◆ **Problem description**
Write the listing out once more, identical to the original but without pictures.

__________________________________________________

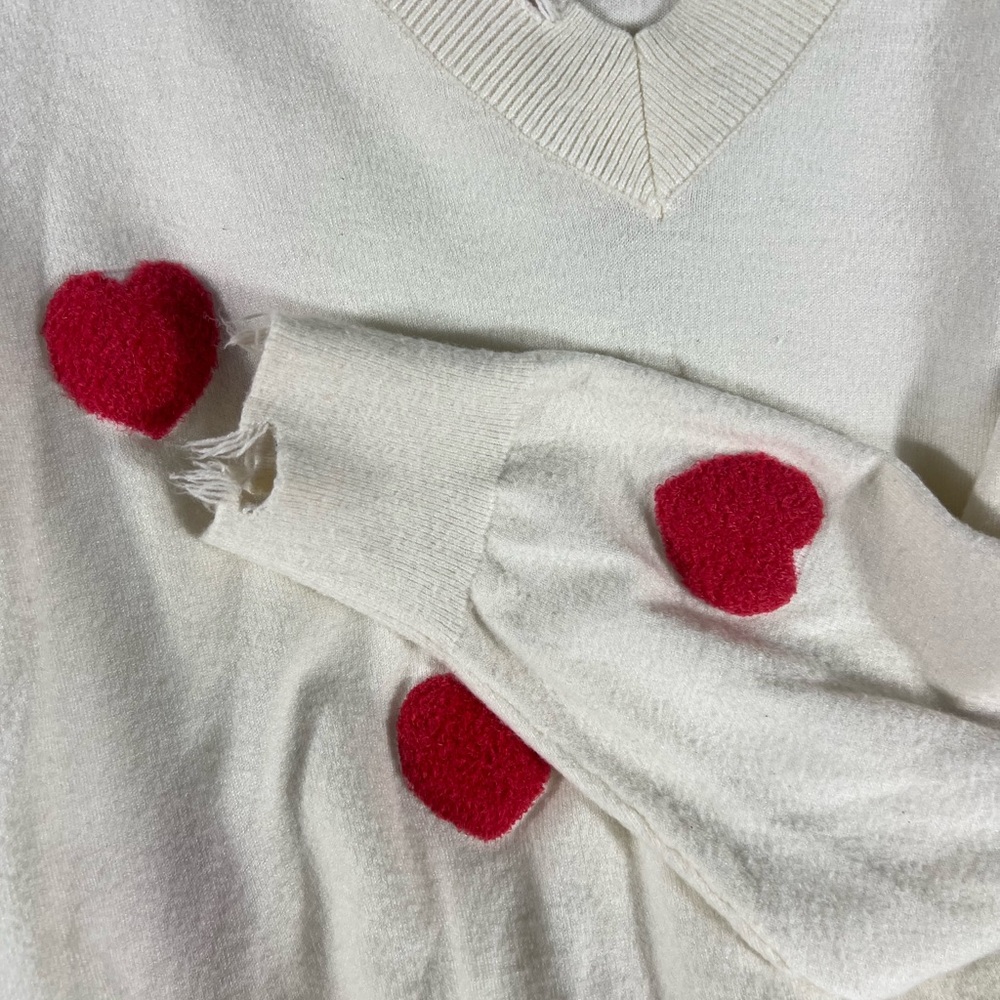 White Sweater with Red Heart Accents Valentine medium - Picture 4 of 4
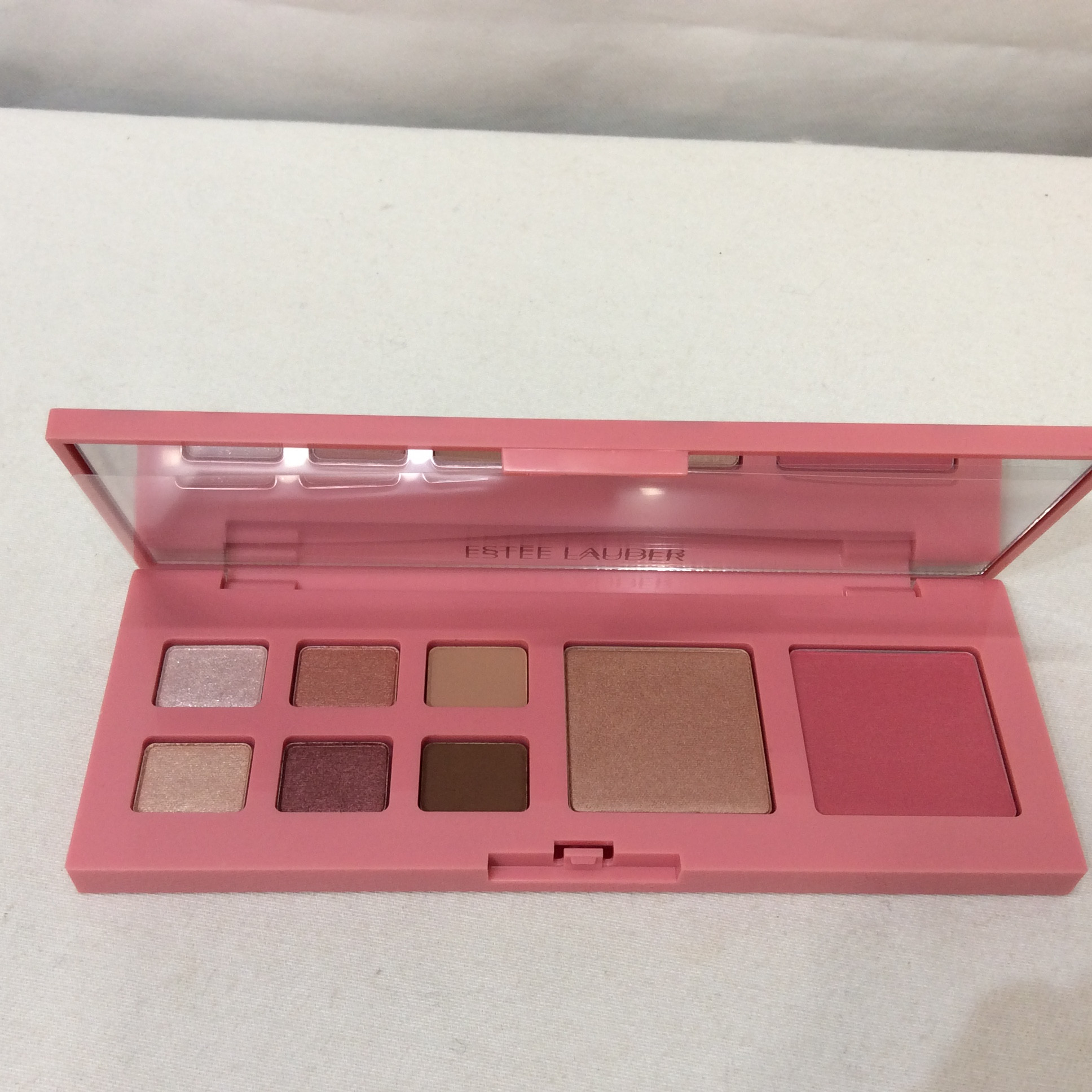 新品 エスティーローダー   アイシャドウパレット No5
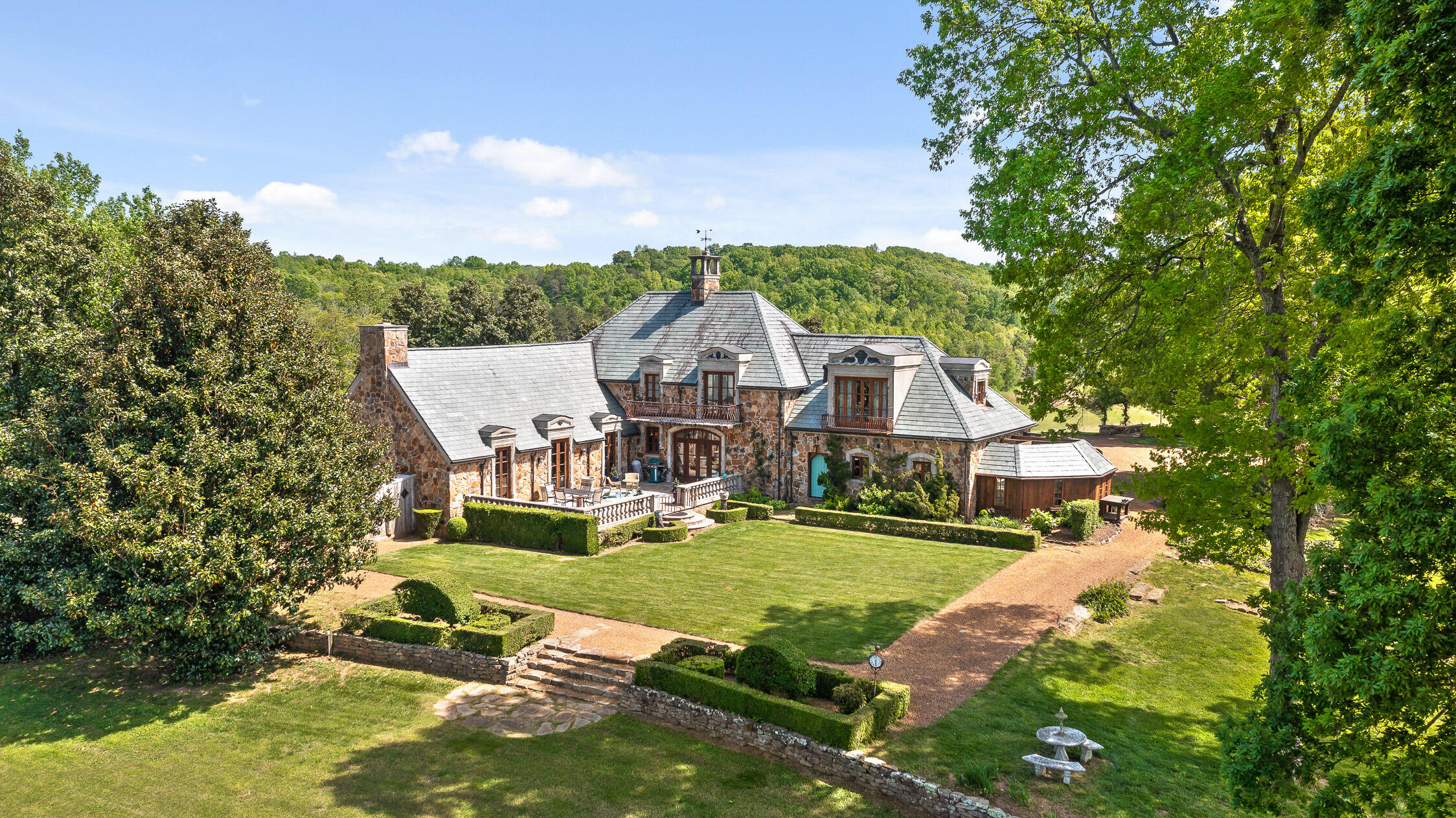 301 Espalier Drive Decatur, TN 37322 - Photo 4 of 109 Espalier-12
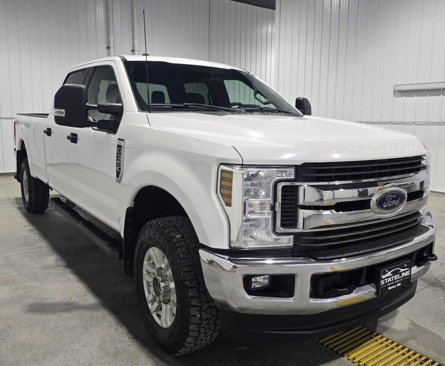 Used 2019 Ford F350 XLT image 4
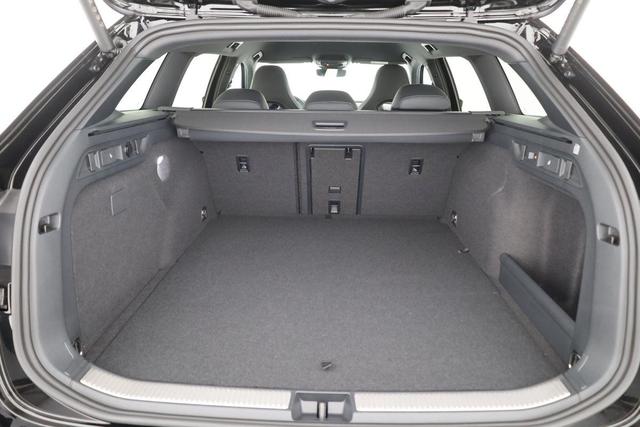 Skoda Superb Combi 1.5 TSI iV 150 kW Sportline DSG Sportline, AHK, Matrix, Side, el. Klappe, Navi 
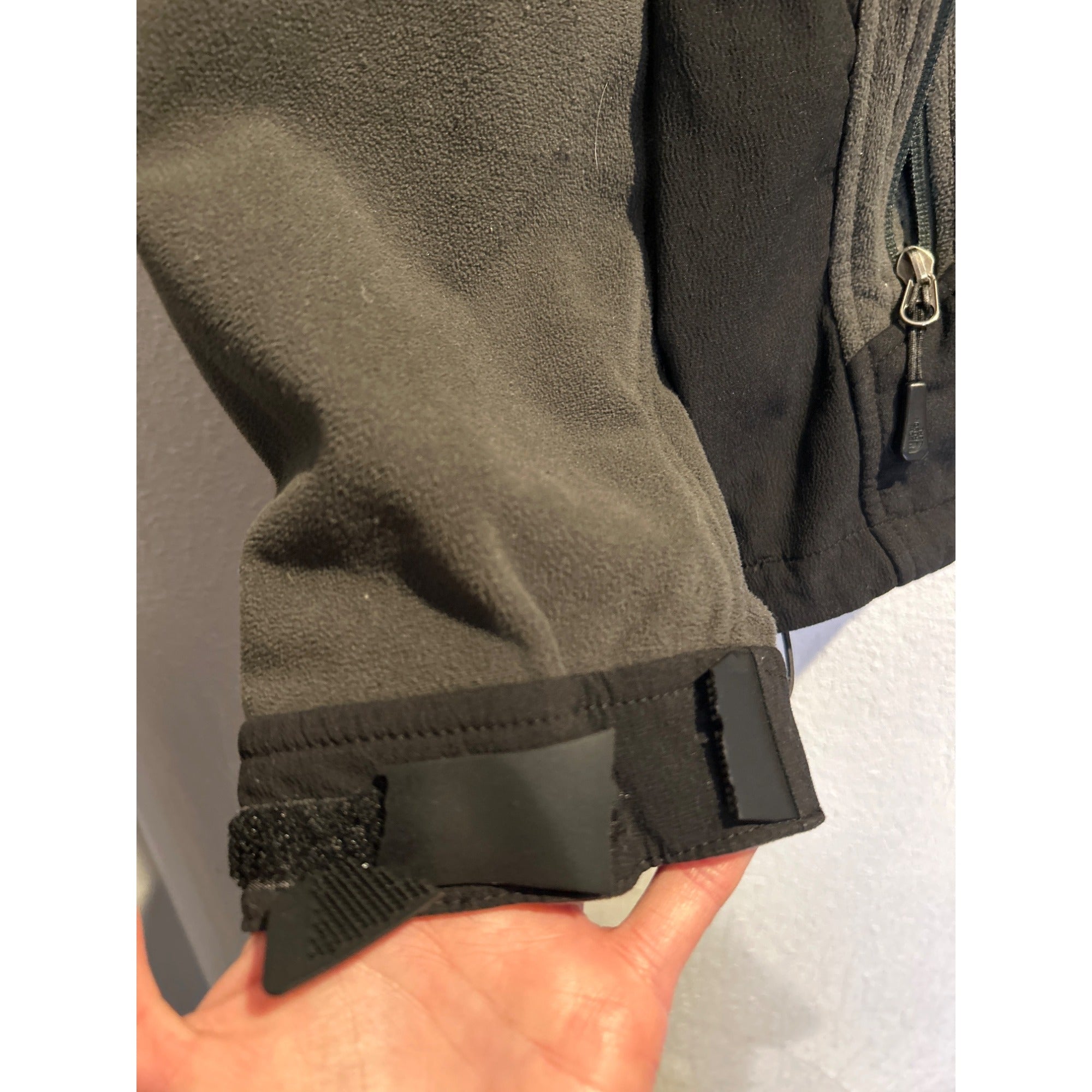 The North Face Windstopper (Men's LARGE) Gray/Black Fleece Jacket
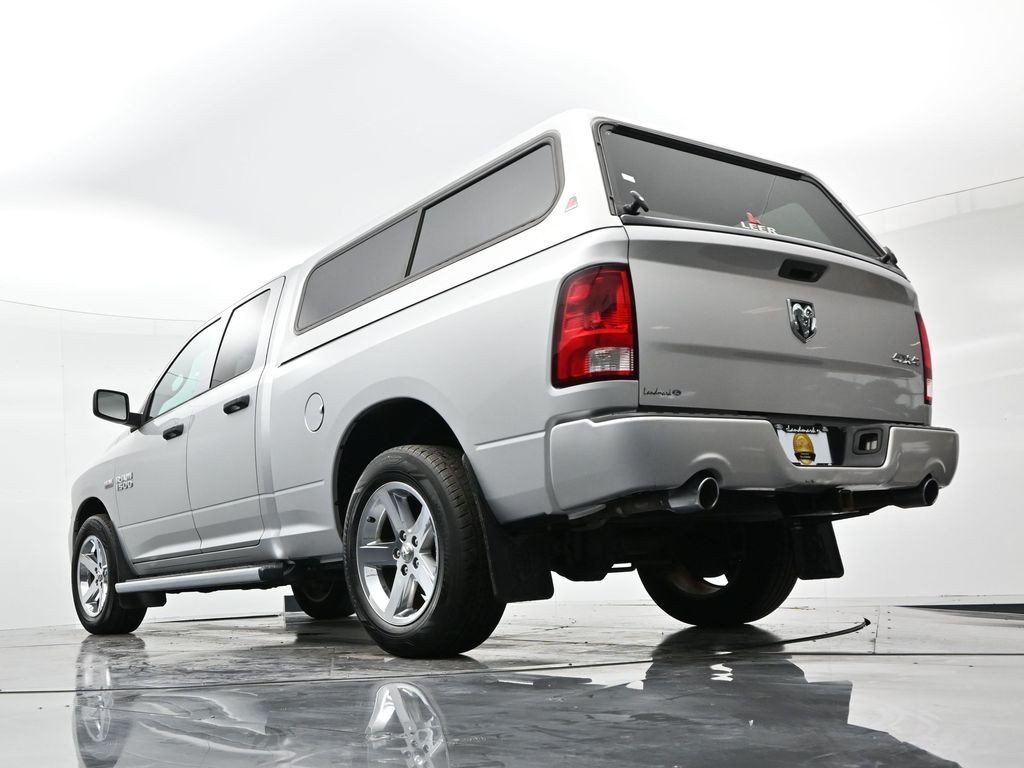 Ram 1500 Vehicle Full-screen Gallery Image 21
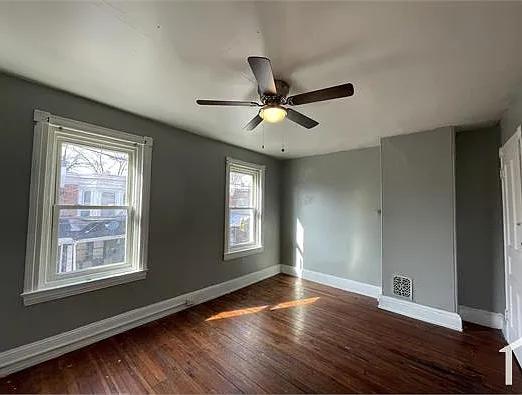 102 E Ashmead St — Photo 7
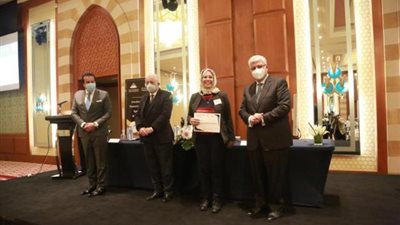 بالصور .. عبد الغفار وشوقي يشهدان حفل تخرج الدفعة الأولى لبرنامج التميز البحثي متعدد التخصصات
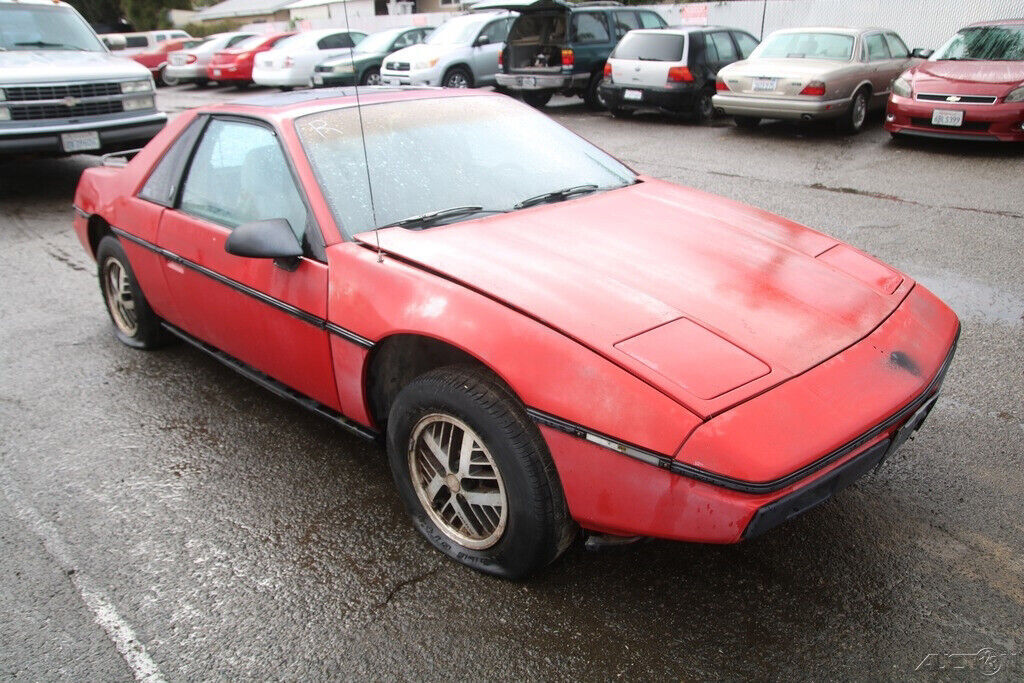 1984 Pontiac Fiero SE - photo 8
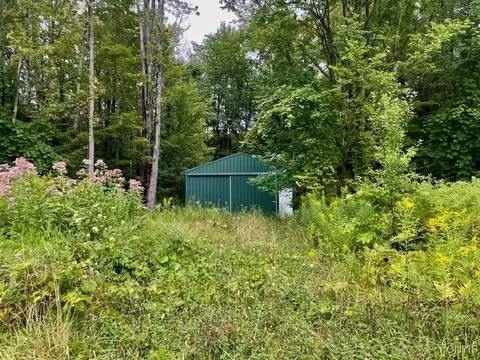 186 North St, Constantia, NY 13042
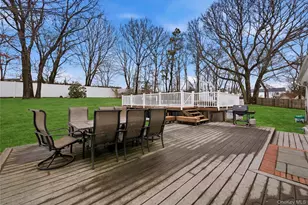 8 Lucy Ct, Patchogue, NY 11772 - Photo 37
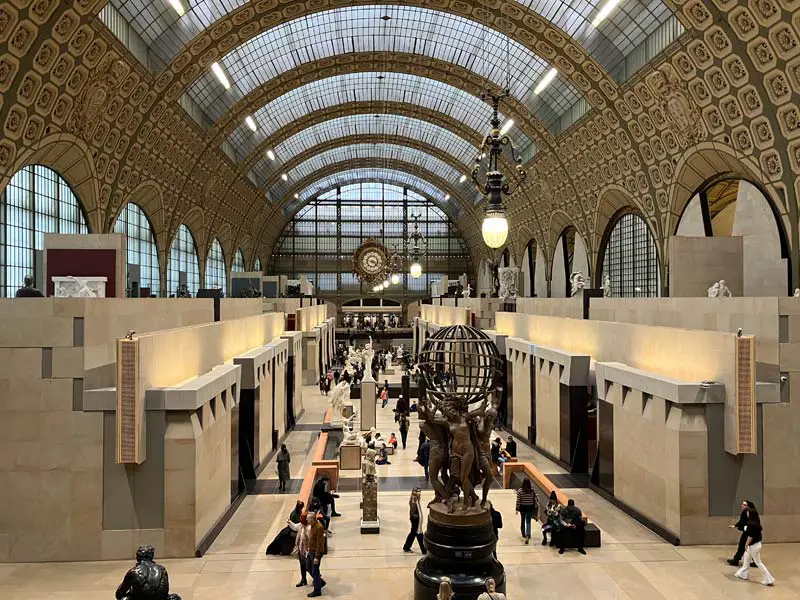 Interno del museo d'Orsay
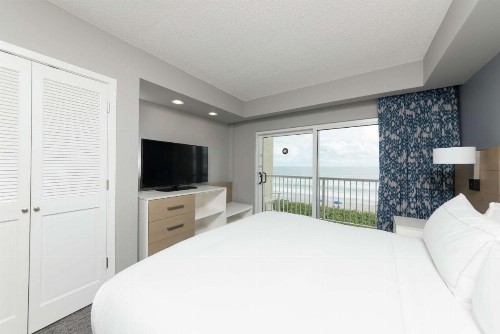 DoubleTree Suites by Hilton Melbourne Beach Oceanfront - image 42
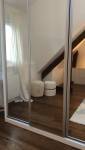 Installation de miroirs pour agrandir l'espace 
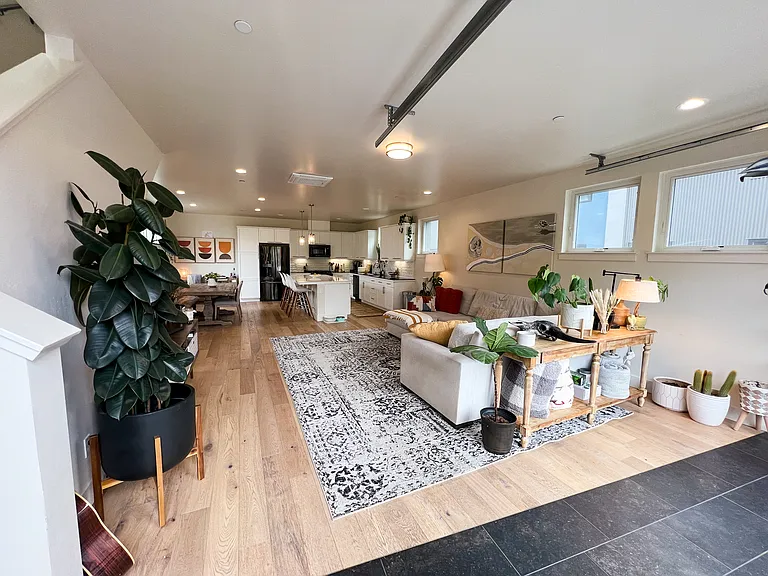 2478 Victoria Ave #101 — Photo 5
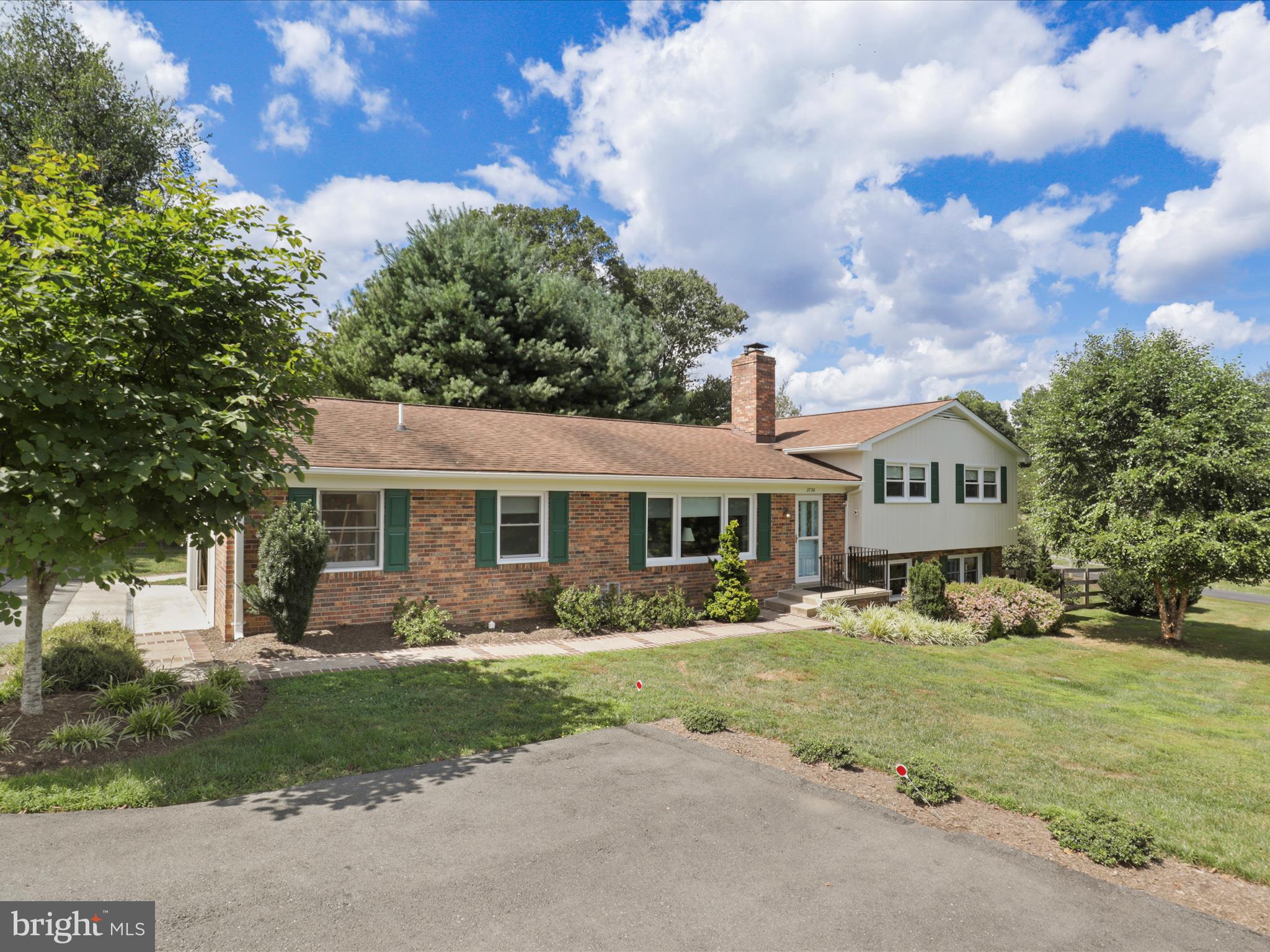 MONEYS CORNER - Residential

__________________________________________________

◆ **Written answer**
 White Sweater with Red Heart Accents Valentine medium - Picture 4 of 4
 新品 エスティーローダー   アイシャドウパレット No5
 301 Espalier Drive Decatur, TN 37322 - Photo 4 of 109 Espalier-12
 Used 2019 Ford F350 XLT image 4
 Skoda Superb Combi 1.5 TSI iV 150 kW Sportline DSG Sportline, AHK, Matrix, Side, el. Klappe, Navi 
 The North Face Windstopper (Men's LARGE) Gray/Black Fleece Jacket
 Ram 1500 Vehicle Full-screen Gallery Image 21
 102 E Ashmead St — Photo 7
 بالصور .. عبد الغفار وشوقي يشهدان حفل تخرج الدفعة الأولى لبرنامج التميز البحثي متعدد التخصصات
 1984 Pontiac Fiero SE - photo 8
 186 North St, Constantia, NY 13042
 8 Lucy Ct, Patchogue, NY 11772 - Photo 37
 Interno del museo d'Orsay
 DoubleTree Suites by Hilton Melbourne Beach Oceanfront - image 42
 Installation de miroirs pour agrandir l'espace 
 2478 Victoria Ave #101 — Photo 5
 MONEYS CORNER - Residential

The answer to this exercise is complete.